__Extrait__:
########################################

Elle réitérait les trois moyens suivants

- nullité de la demande initiale dite requête en liquidation judiciaire enrôlée au greffe le 17 septembre 1998,

- irrecevabilité de M. Maréchal sur son exception d'incompétence matérielle et sa demande de renvoi,

- à titre subsidiaire et par révocation, constater le défaut de toute qualification commerciale de M. Christian Maréchal.

Par mémoires reçus au greffe les 29 mars et 30 avril 1999, M. Christian Maréchal conclut à voir déclarer la société de droit allemand Union Tank Eckstein Gmbh & Co irrecevable, en tout cas mal fondée en son contredit,

- à l'en débouter, ainsi que de ses fins et conclusions,

- dire n'y avoir lieu à évocation,

- à titre subsidiaire en cas d'évocation,

- réserver à M. Maréchal de conclure sur le fond,

- en tout cas, condamner la société de droit allemand, Union Tank Eckstein Gmbh & Co, auteur du contredit, lui payer une indemnité de 10.000 F sur le fondement de l'article 700 du NCPC, à supporter les entiers frais et dépens de première instance et d'appel.

Il réplique :

- qu'il était commerçant du 15 décembre 1994 au 29 septembre 1997, date de sa radiation du Registre du Commerce et des Sociétés, et que son activité s'exerçait sous le nom commercial "Agence Commerciale",

- qu'à la suite de la cessation de son activité et de sa radiation du Registre du Commerce et des Sociétés, il a retrouvé un statut de salarié, mais que sa demande de mise en liquidation judiciaire a été faite dans le délai d'un an suivant la cessation de son activité commerciale antérieure,

- que la chambre commerciale du tribunal de grande instance de Saverne est donc parfaitement compétente et cette compétence d'attribution est une compétence exclusive d'ordre public, de sorte que le premier juge devait soulever d'office son incompétence et qu'il pouvait le faire sans inviter les parties à débattre préalablement de cette question.

En date du 17 mars 1999, le Procureur Général conclut à :

- voir déclarer le contredit recevable,

- dire que la juridiction civile est compétente pour statuer,

- évoquer,

- et rejeter la requête de M. Christian Maréchal en le condamnant aux frais et dépens de la procédure.

Il se fonde sur la qualité d'agent commercial de M. Christian Maréchal pour constater qu'il n'a pas la qualité de commerçant.

Sur ce,

Vu le dossier de la procédure, les pièces régulièrement versées au dossier et les mémoires des parties auxquels la cour se réfère pour plus ample exposé de leurs moyens,

Attendu que M. Christian Maréchal s'est fait immatriculer au Registre du Commerce et des Sociétés le 27 janvier 1995, déclarant exercer une activité de "achat, vente, distribution de tout moyen, tout produit, non périssable" ainsi que "conseil en gestion d'entreprise", depuis le 15 décembre 1994 ;

qu'il a fait l'objet d'une radiation du Registre du Commerce et des Sociétés le 17 octobre 1997 à compter du 29 septembre précédent pour "cessation d'activité dans le ressort".

########################################

__Données fournies__:
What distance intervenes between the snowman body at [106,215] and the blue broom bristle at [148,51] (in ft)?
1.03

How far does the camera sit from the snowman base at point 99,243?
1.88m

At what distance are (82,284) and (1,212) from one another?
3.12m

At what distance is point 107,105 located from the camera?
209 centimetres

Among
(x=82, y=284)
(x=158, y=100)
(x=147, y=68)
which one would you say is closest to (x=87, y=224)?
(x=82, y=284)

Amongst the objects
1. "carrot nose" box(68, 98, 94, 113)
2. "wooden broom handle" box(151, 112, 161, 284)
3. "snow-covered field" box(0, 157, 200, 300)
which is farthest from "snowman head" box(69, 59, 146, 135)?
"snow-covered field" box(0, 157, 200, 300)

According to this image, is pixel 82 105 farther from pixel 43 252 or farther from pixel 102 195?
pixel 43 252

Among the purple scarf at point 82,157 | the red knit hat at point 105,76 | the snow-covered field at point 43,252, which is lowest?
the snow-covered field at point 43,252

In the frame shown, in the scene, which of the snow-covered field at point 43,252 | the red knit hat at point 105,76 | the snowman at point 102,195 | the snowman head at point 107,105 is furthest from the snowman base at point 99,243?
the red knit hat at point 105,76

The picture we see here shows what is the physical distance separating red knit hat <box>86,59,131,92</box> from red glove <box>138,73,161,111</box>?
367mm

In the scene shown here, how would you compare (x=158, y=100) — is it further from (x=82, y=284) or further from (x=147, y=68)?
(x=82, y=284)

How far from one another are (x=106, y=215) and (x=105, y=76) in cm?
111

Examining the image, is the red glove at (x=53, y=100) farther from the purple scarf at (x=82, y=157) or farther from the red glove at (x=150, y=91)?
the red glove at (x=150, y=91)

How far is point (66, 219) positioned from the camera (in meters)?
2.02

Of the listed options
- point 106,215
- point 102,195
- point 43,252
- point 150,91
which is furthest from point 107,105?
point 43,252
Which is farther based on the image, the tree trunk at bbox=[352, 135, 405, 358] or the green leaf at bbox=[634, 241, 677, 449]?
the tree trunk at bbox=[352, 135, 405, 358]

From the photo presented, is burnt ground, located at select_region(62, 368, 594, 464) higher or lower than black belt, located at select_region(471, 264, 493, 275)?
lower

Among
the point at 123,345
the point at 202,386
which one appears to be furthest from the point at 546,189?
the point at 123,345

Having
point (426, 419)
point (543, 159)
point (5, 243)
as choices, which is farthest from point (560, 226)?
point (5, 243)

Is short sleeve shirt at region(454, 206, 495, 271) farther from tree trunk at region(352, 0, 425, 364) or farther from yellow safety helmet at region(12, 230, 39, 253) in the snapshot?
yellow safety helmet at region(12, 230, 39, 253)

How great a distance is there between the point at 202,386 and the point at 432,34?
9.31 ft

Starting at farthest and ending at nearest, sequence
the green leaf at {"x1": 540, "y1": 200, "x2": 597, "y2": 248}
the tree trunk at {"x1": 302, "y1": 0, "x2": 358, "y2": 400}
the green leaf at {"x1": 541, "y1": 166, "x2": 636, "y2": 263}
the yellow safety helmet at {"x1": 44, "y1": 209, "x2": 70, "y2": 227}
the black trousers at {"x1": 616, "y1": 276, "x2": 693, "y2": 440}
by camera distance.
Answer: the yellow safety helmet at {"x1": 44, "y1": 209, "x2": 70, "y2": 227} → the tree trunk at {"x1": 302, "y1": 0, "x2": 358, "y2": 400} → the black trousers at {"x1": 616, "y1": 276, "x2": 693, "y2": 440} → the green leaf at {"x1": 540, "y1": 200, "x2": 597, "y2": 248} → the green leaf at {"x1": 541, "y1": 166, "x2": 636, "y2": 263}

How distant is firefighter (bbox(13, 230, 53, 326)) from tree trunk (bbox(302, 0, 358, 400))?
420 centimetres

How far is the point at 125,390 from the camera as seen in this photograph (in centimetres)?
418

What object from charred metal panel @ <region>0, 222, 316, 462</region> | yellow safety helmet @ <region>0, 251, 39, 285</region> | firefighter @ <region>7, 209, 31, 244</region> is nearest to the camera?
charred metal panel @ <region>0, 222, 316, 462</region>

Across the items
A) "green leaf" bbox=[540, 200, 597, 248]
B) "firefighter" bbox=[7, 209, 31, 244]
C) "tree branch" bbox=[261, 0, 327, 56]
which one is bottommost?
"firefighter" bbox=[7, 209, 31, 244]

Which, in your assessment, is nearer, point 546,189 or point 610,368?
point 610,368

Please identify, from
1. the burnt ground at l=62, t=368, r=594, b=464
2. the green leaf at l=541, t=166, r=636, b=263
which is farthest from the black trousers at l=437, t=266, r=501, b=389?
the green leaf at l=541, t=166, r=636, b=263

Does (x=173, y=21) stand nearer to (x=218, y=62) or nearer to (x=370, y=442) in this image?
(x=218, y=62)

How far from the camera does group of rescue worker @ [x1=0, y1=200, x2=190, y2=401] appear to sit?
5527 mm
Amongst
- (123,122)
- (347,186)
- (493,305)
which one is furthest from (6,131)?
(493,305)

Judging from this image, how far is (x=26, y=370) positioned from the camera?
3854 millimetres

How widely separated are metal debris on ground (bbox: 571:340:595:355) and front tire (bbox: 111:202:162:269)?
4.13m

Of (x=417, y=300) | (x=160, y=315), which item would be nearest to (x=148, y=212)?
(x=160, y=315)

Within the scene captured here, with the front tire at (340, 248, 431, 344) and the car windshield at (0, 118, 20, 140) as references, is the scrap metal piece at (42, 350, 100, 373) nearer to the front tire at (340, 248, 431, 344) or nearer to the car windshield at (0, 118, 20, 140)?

########################################

__Consigne__:
Recopiez fidèlement un passage de l'extrait, s'il vous plaît : commencez aux mots « - voir déclarer » et arrêtez-vous après « de la procédure. ».

__Résultat final__:
- voir déclarer le contredit recevable,

- dire que la juridiction civile est compétente pour statuer,

- évoquer,

- et rejeter la requête de M. Christian Maréchal en le condamnant aux frais et dépens de la procédure.